### Given data

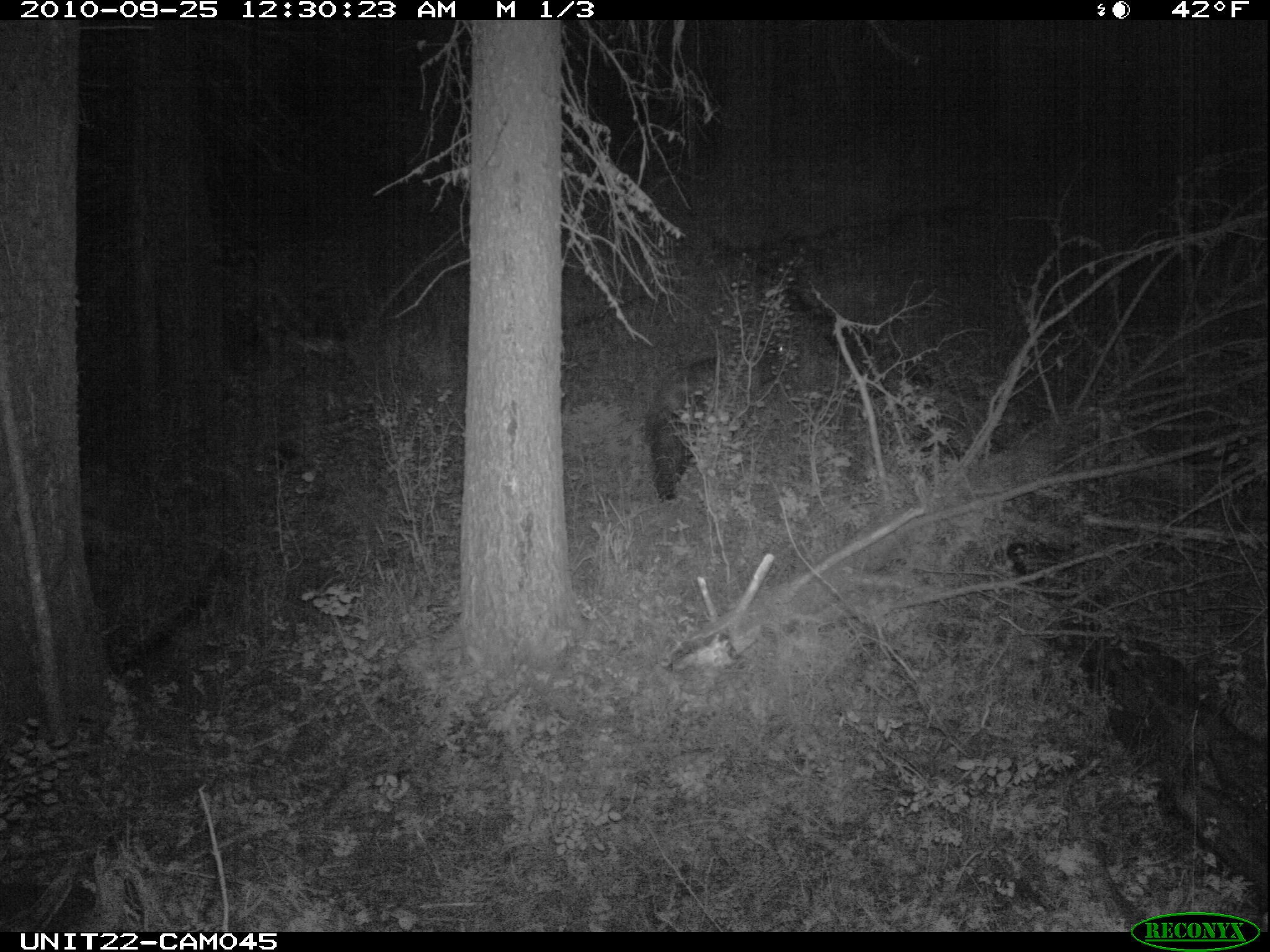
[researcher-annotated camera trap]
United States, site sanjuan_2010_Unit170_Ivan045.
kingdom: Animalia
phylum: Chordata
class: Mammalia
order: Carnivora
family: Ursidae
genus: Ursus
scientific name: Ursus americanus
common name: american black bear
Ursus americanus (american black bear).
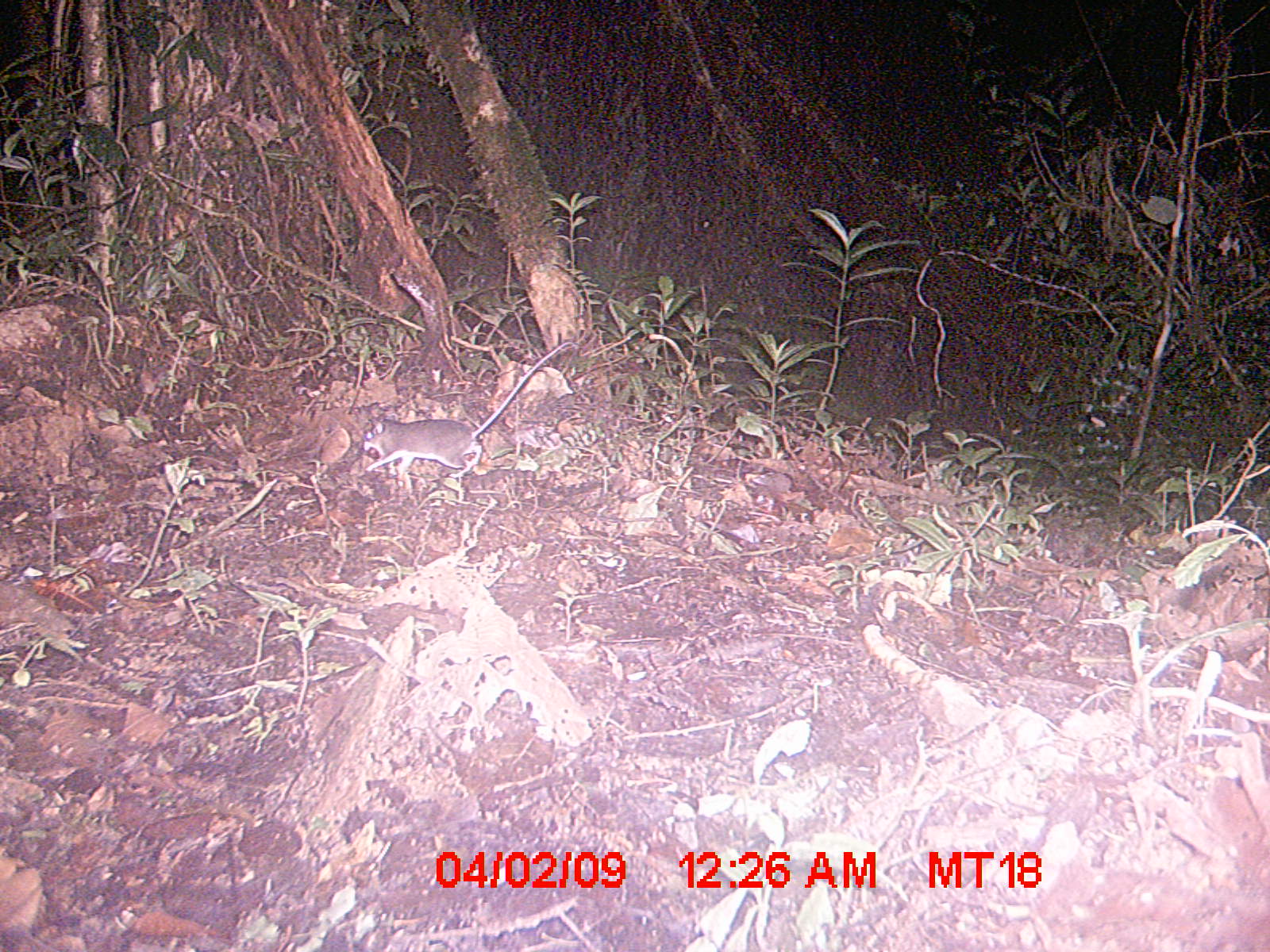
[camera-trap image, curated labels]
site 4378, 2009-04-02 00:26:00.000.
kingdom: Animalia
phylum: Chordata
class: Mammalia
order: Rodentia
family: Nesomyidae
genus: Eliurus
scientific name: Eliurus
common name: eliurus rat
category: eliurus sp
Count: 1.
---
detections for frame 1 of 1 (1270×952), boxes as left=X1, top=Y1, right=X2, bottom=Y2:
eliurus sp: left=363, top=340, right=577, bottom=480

### What you need to do
Skipping the pictures, transcribe each line above exactly as it appears.

### Answer section
[researcher-annotated camera trap]
United States, site sanjuan_2010_Unit170_Ivan045.
kingdom: Animalia
phylum: Chordata
class: Mammalia
order: Carnivora
family: Ursidae
genus: Ursus
scientific name: Ursus americanus
common name: american black bear
Ursus americanus (american black bear).
[camera-trap image, curated labels]
site 4378, 2009-04-02 00:26:00.000.
kingdom: Animalia
phylum: Chordata
class: Mammalia
order: Rodentia
family: Nesomyidae
genus: Eliurus
scientific name: Eliurus
common name: eliurus rat
category: eliurus sp
Count: 1.
---
detections for frame 1 of 1 (1270×952), boxes as left=X1, top=Y1, right=X2, bottom=Y2:
eliurus sp: left=363, top=340, right=577, bottom=480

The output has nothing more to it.